TASK PROMPT: Revise the lines running from the one containing "this 533×400 image." down to the one containing "rust stain on metal [54, 151, 70, 174]", swapping "detector" for "classifier" and keeping everything else as it is. Return only those lines.

RECORDS:
----
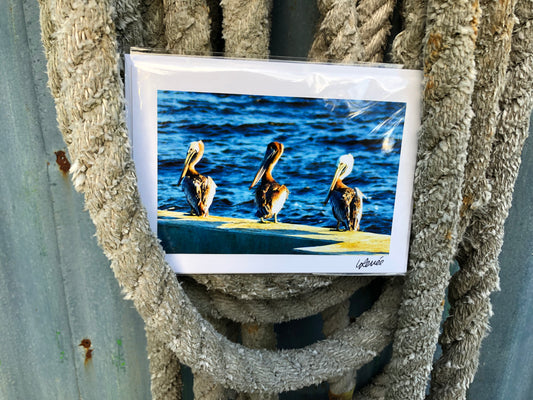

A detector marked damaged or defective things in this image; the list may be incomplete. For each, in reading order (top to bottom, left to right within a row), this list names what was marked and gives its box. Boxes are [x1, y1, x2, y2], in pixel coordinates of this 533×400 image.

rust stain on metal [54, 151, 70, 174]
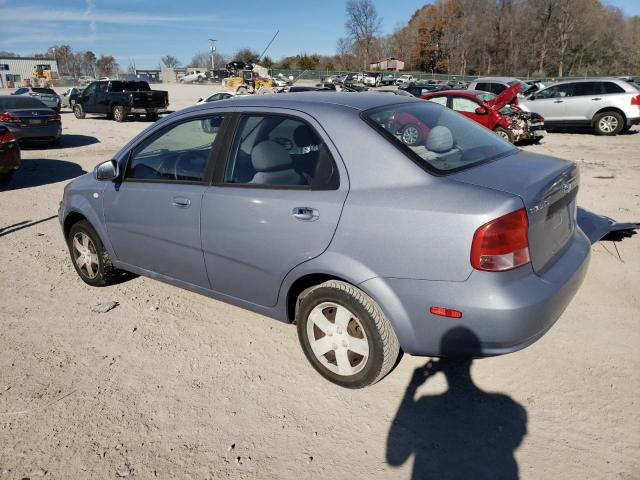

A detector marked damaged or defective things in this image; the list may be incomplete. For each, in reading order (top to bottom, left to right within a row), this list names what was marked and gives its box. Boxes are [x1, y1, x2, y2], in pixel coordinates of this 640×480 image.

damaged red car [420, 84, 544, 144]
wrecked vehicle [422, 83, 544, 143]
----
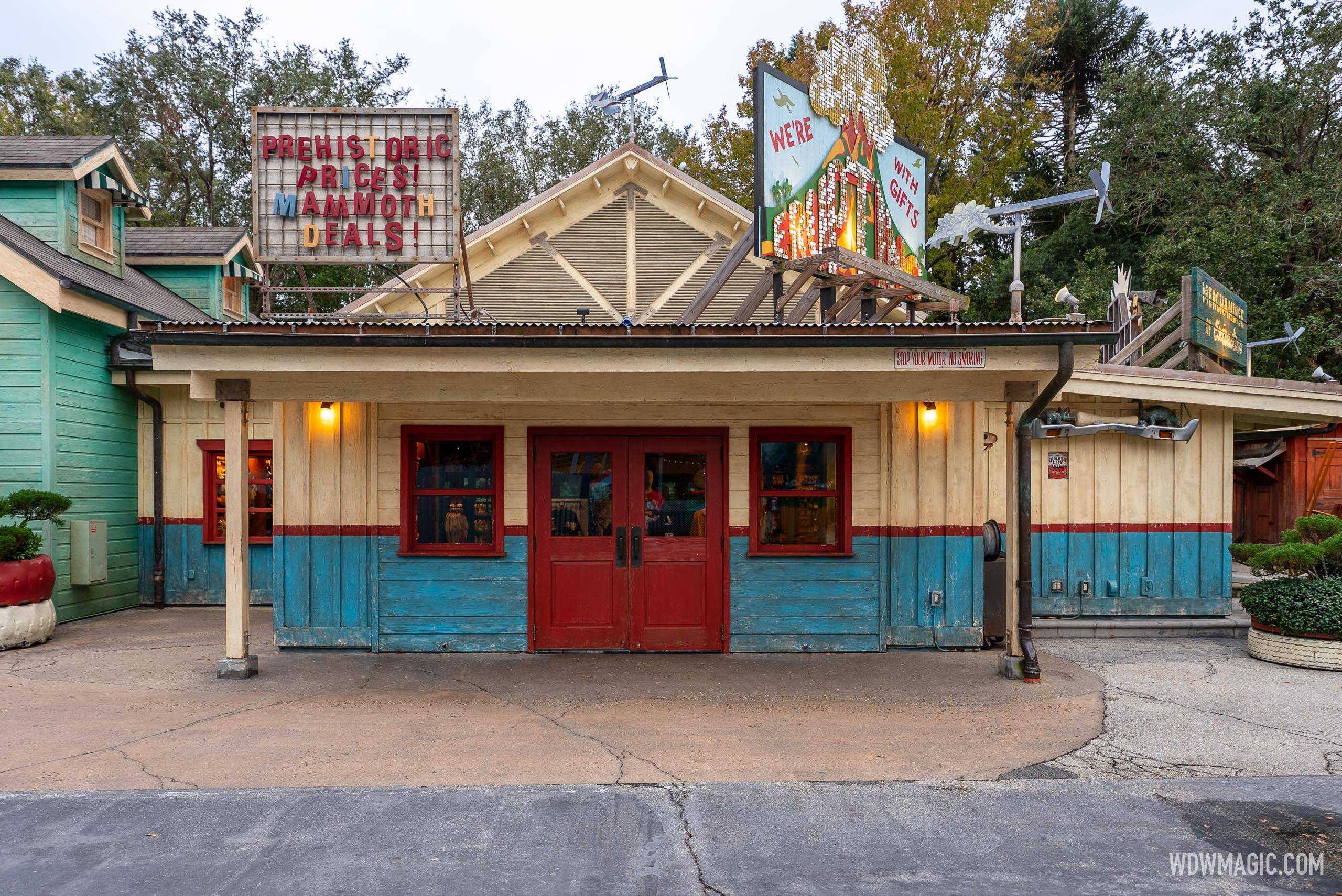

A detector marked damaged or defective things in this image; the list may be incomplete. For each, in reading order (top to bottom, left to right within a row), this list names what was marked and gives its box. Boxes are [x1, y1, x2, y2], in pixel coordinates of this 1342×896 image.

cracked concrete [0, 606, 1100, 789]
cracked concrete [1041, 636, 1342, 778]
----
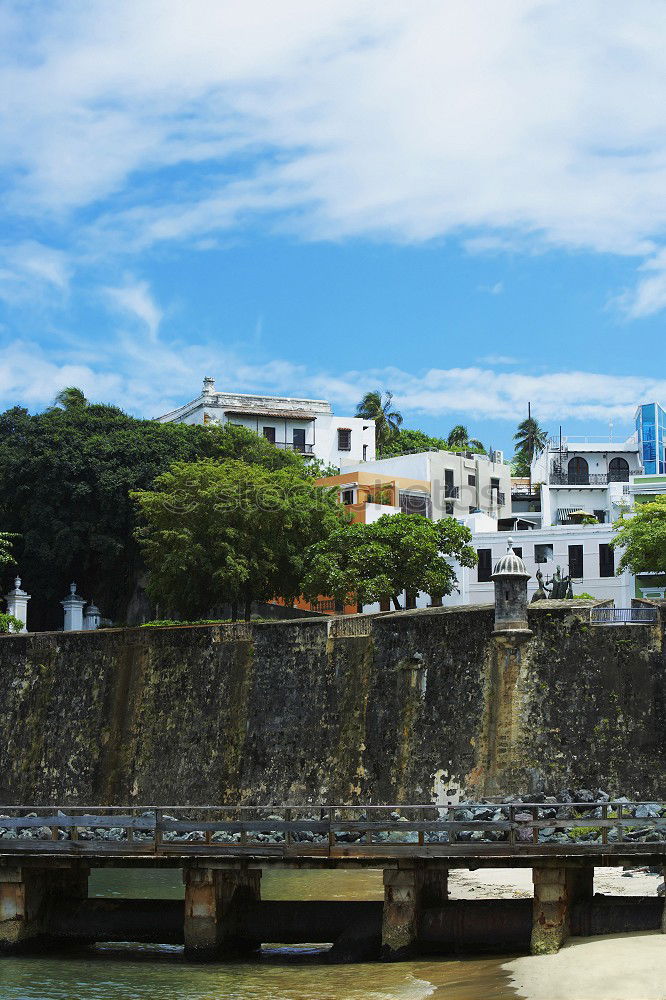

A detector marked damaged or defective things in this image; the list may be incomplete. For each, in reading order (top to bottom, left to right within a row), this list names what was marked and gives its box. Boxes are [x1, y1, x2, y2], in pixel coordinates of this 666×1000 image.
----
REPLY:
A classifier marked damaged or defective things in this image; the list may be incomplete. For each, in reading order (top to bottom, left to right within a row), this list names what was marked and gives its box. Boxes are [x1, y1, x2, y2], in pixel coordinates of this 533×400 image.

rust stain on metal [54, 151, 70, 174]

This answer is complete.